**JOB 1:**
Please gather every line of the entries below that contains the string "label", treating uppercase and lowercase as different.

Now she wondered, why not place a big bet by investing in one of the most successful shows on Food?
She asked Eileen, “Why don’t we do Iron Chef in English?”
“Because it would cost so much money!” Eileen replied.
In 2001, Food Network had turned down the chance to buy the American rights to an English-language version of the show they’d made famous. The struggling broadcast network UPN bought them instead and produced a version called Iron Chef USA. It starred William Shatner as the Chairman, who managed, in a glittering purple coat and frilly vest, to channel Takeshi Kaga’s histrionic original in a uniquely Shatnerian way: “Totally rad!” the former Captain Kirk and T. J. Hooker exclaimed at one point.
Iron Chef USA tipped too far into camp. Instead of carefully following the evolution of each dish, the show searched for one-liners. The through-line of watching the competitors’ creations evolve—crucial to the mythology of the show as a pressure cooker that would drive chefs to new heights of creativity—was lost in the noise.
Sissy Biggers found work on the show—she and two others were outfitted in gold blazers and cast as roving reporters and commentators. An exchange about sea urchin roe was typical:
“What? It’s the sperm? We eat that?”
“Yes, it’s like the love juices of the sea urchin.”
Bruce Seidel, the programming executive at Food Network in charge of Iron Chef, attended the taping of the UPN version. “We should have bought this,” he said to a colleague. “We could do better.”
After two low-rated episodes, UPN surrendered.
As head of programming, Brooke knew that she had a short honeymoon period with Judy and the executives at Scripps in which they would allow her to take a few chances. It might require building an expensive new Kitchen Stadium set in New York, wrangling live audiences, developing a big cast, and asking the network kitchens to source obscure ingredients, but she was confident it would all be worth it for a big hit.

**JOB 2:**
In the passage about Iron Chef, who starred as the Chairman in Iron Chef USA?

[Rows from a segmentation dataset]
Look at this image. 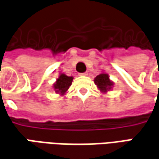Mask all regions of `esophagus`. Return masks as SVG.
I'll use <instances>...</instances> for the list:
<instances>
[{
    "label": "esophagus",
    "instance_id": "obj_1",
    "mask_svg": "<svg viewBox=\"0 0 159 159\" xmlns=\"http://www.w3.org/2000/svg\"><path fill=\"white\" fill-rule=\"evenodd\" d=\"M88 75V73H87V72H84V73H81V74H80V75Z\"/></svg>",
    "mask_w": 159,
    "mask_h": 159
}]
</instances>
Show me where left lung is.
I'll list each match as a JSON object with an SVG mask.
<instances>
[{"label": "left lung", "mask_w": 159, "mask_h": 159, "mask_svg": "<svg viewBox=\"0 0 159 159\" xmlns=\"http://www.w3.org/2000/svg\"><path fill=\"white\" fill-rule=\"evenodd\" d=\"M95 84H97L98 88L100 89V90L102 92H106L109 89H111L112 87V82L111 80L109 79V75L105 74V73H102L98 75L95 80H94Z\"/></svg>", "instance_id": "obj_1"}]
</instances>
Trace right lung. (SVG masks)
<instances>
[{
  "mask_svg": "<svg viewBox=\"0 0 159 159\" xmlns=\"http://www.w3.org/2000/svg\"><path fill=\"white\" fill-rule=\"evenodd\" d=\"M72 81H73L72 76H68L64 74H61L60 76L57 78V83L54 84V89L56 92L61 95L65 93L72 84Z\"/></svg>",
  "mask_w": 159,
  "mask_h": 159,
  "instance_id": "obj_1",
  "label": "right lung"
}]
</instances>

**REPLY 1:**
    "label": "esophagus",
[{"label": "left lung", "mask_w": 159, "mask_h": 159, "mask_svg": "<svg viewBox=\"0 0 159 159\" xmlns=\"http://www.w3.org/2000/svg\"><path fill=\"white\" fill-rule=\"evenodd\" d=\"M95 84H97L98 88L100 89V90L102 92H106L109 89H111L112 87V82L111 80L109 79V75L105 74V73H102L98 75L95 80H94Z\"/></svg>", "instance_id": "obj_1"}]
  "label": "right lung"

**REPLY 2:**
William Shatner